Mark Manners, Robert L. Loeb, and Andrew Siebert, three Dallas, Texas businessmen, who were involved in a massive mortgage fraud scheme that they ran in the area, were sentenced by U.S. District Judge Barbara M.G. Lynn.
Mark Manners was sentenced to 30 months in prison, followed by three years of supervised release, and ordered to pay $1,762,362.71 in restitution.
Robert L. Loeb was sentenced to 18 months in prison, followed by two years of supervised release, and ordered to pay $2,027,841,34 restitution.
Andrew Siebert was sentenced to 60 months in prison, followed by three years of supervised release, and ordered to pay $2,027,841.34 restitution.
Their co-defendant in the scheme, Charles Cooper Burgess, 53, was sentenced in March 2008 to nearly 22 years in prison and ordered to pay more than $3 million in restitution for his role in this mortgage fraud scheme and another scheme involving golf course property in Arkansas. Burgess pled guilty in January 2006 to his involvement in two fraudulent schemes, one involving mortgage fraud and one involving defrauding individuals who invested in golf course property in Arkansas. In November and December 2006, Burgess testified about Manners and Siebert’s extensive role in the mortgage fraud scheme. At the conclusion of that trial, both Manners and Siebert were convicted.

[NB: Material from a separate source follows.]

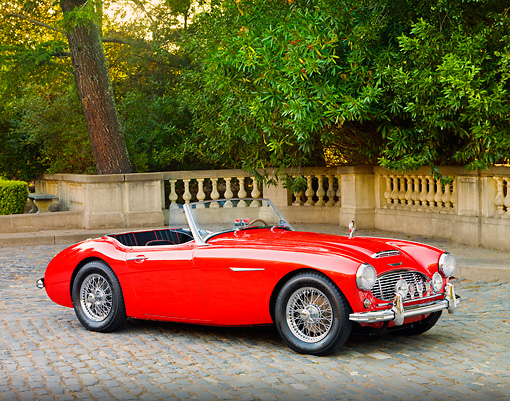 AUT 22 BK0012 01 © Kimball Stock 1960 Austin-Healey 3000 BT7 Roadster Red 3/4 Front View On Pavement By Trees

Regarding the mortgage fraud scheme, Burgess admitted that he recruited 20 straw buyers with good credit but limited funds to sign loan and closing documents to purchase homes. As part of a signed “investor management agreement,” Burgess promised to provide the down payment at closing as well as make all mortgage payments. When Burgess’s company needed additional funds for borrower down payments, Siebert agreed to steal bank escrow funds for the borrowers’ down payment. As part of the scheme, Siebert also falsified settlement document on at least 20 loan closings. Siebert only agreed to steal these escrow funds if Burgess agreed to pay Siebert $5000 from each closing as a “kickback payment.” Evidence at trial showed that Siebert stole escrow funds on 20 separate loans and then concealed the theft of these lender funds by falsifying loan closing documents.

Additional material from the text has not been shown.